Y qué decir de los lugares donde el empleado o el encargado despliega su vida social sin recato, tomando como rehenes a los eventuales concurrentes mediante el uso de su teléfono “inteligente”, en el que desarrolla una charla con el altavoz abierto, con las sobadas frases chabacanas y las risas altisonantes que en mucho contribuyen a la vulgaridad del diálogo.
O cuando en un local pequeño con dos o tres mesas y la barra donde se encuentra algún mostrador, exhibidores y equipo de cómputo, al encargado se le ocurre usar una de las mesas como escritorio. Aquí, el cliente resulta ser un estorbo para el feliz viaje gerencial donde el espacio está disponible de acuerdo con el humor de quien lo administra.
En la calle, los equipos de sonido proyectan una indescifrable y caótica cacofonía a las afueras de los negocios establecidos en el área. Diferentes capacidades, volúmenes, formatos, mezclados en una amenaza para el cliente potencial que ve alterados sus nervios al estar luchando su cerebro contra cada retazo sónico que golpea sus neuronas con la contundencia de un grito estentóreo: ¡no te entretengas viendo la mercancía!, ¡no pienses!, ¡no compares!, ¡no seas un consumidor informado! La contaminación por sonido es tan real y riesgosa como cualquiera otra. Pero en el ambiente de los cajeros automáticos también se cuecen habas.
Peor asunto cuando usted requiere los servicios de un albañil porque, como primera acción, el susodicho pone a funcionar su radio, grabadora o lo que sirva, para abrir un boquete a la normalidad de su hogar, generarle broncas con el vecino y hacer polvo sus expectativas de paz y tranquilidad.

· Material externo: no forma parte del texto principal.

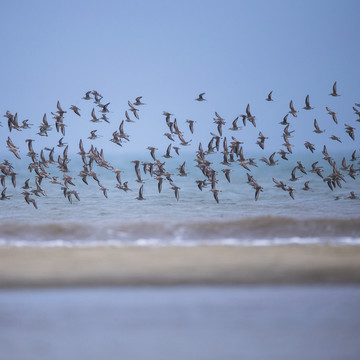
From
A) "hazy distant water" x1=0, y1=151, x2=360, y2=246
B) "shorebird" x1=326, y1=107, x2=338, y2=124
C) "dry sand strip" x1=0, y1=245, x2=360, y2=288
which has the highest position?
"shorebird" x1=326, y1=107, x2=338, y2=124

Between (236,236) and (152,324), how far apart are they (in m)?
9.28

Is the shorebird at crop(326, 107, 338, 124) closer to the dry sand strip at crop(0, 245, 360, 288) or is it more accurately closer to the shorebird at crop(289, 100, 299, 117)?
the shorebird at crop(289, 100, 299, 117)

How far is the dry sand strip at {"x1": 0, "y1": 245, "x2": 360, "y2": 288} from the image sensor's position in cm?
1269

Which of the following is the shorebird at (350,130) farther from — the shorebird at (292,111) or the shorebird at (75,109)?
the shorebird at (75,109)

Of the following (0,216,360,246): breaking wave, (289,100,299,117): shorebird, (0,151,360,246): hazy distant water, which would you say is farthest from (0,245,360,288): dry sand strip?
(289,100,299,117): shorebird

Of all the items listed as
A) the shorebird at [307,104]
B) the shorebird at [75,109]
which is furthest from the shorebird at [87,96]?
the shorebird at [307,104]

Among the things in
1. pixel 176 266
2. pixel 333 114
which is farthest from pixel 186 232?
pixel 333 114

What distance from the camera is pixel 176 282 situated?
12.6m

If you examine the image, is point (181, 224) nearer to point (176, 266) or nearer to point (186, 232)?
point (186, 232)

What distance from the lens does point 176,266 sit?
1363 centimetres

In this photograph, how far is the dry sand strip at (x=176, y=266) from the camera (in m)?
12.7

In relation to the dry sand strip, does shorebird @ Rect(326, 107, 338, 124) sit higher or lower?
higher

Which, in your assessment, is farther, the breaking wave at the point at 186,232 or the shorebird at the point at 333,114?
the shorebird at the point at 333,114

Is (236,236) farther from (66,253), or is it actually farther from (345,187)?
(345,187)
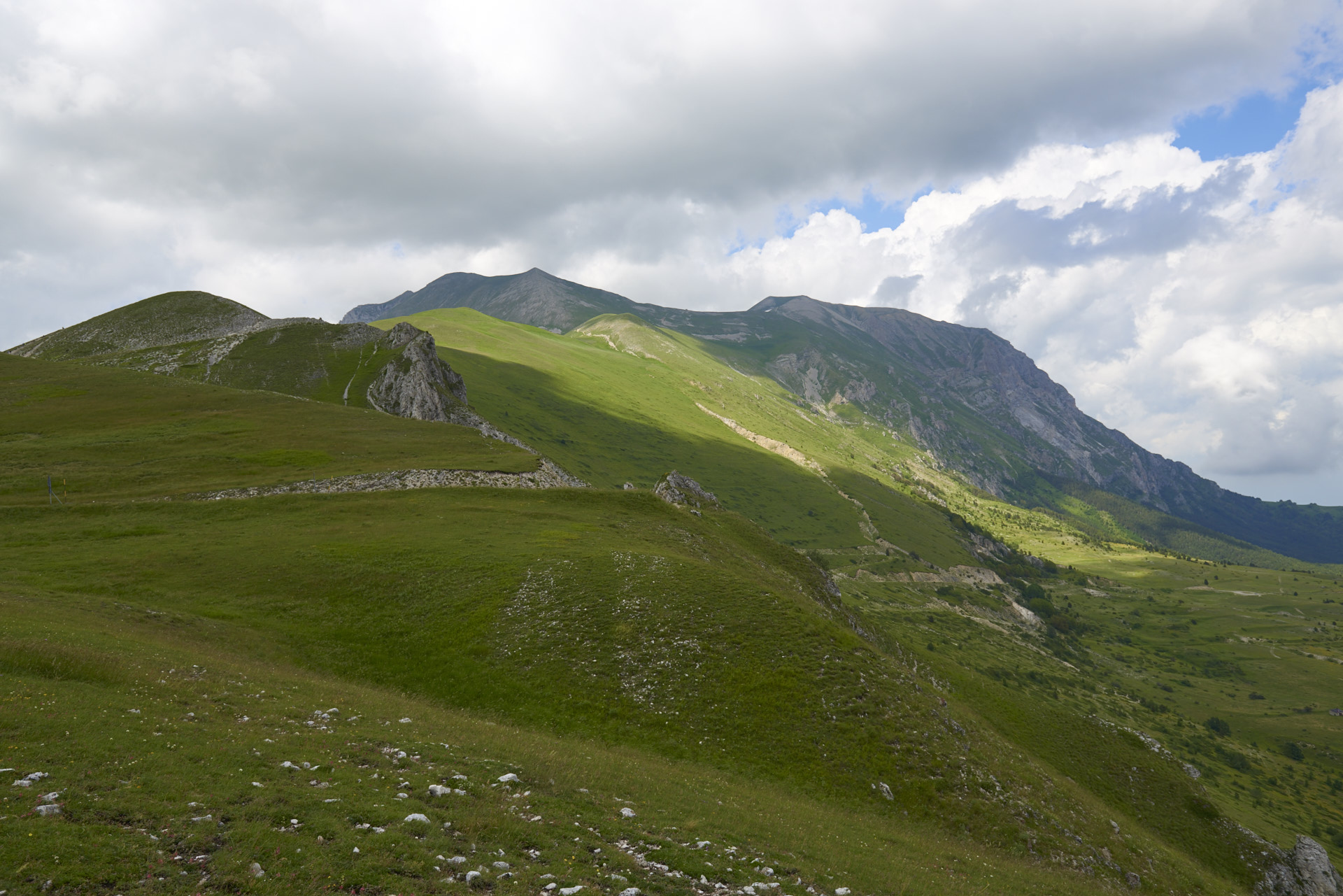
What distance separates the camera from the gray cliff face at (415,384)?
119m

En otro escenario, usted espera con paciencia de camello filósofo su turno en el cajero, observa que el cliente ha concluido su operación y, sin embargo, sigue ahí. Cuenta varias veces el dinero recibido, imprime el comprobante, pero termina reintroduce su tarjeta, digita de nuevo la contraseña, solicita saldo y tras larga pausa se dispone a imprimir. Los minutos corren instalados en una burbuja de autismo bancario.
Peor asunto cuando usted espera su turno en la ventanilla bancaria y la amable y eficiente cajera atiende a un cliente frecuente, anecdótico, simpático, dicharachero, de confianza, pues. La buena vibra alcanza niveles de chacoteo informal, de buenaondismo familiar, mientras usted y muchos más esperan maldiciendo tanta cordialidad en horario de oficina.
La ciudad, sucia y tumultuosa, después de todo es asiento de valores, cultura y tradiciones. Parece que el ser víctima de la ignorancia, la estupidez y la mala educación es parte del paquete de situaciones que muchos consideran el precio que hay que pagar por vivir en una ciudad con amplias posibilidades de crecimiento. Pues muy bien, pero qué tal si acompañamos el crecimiento con desarrollo.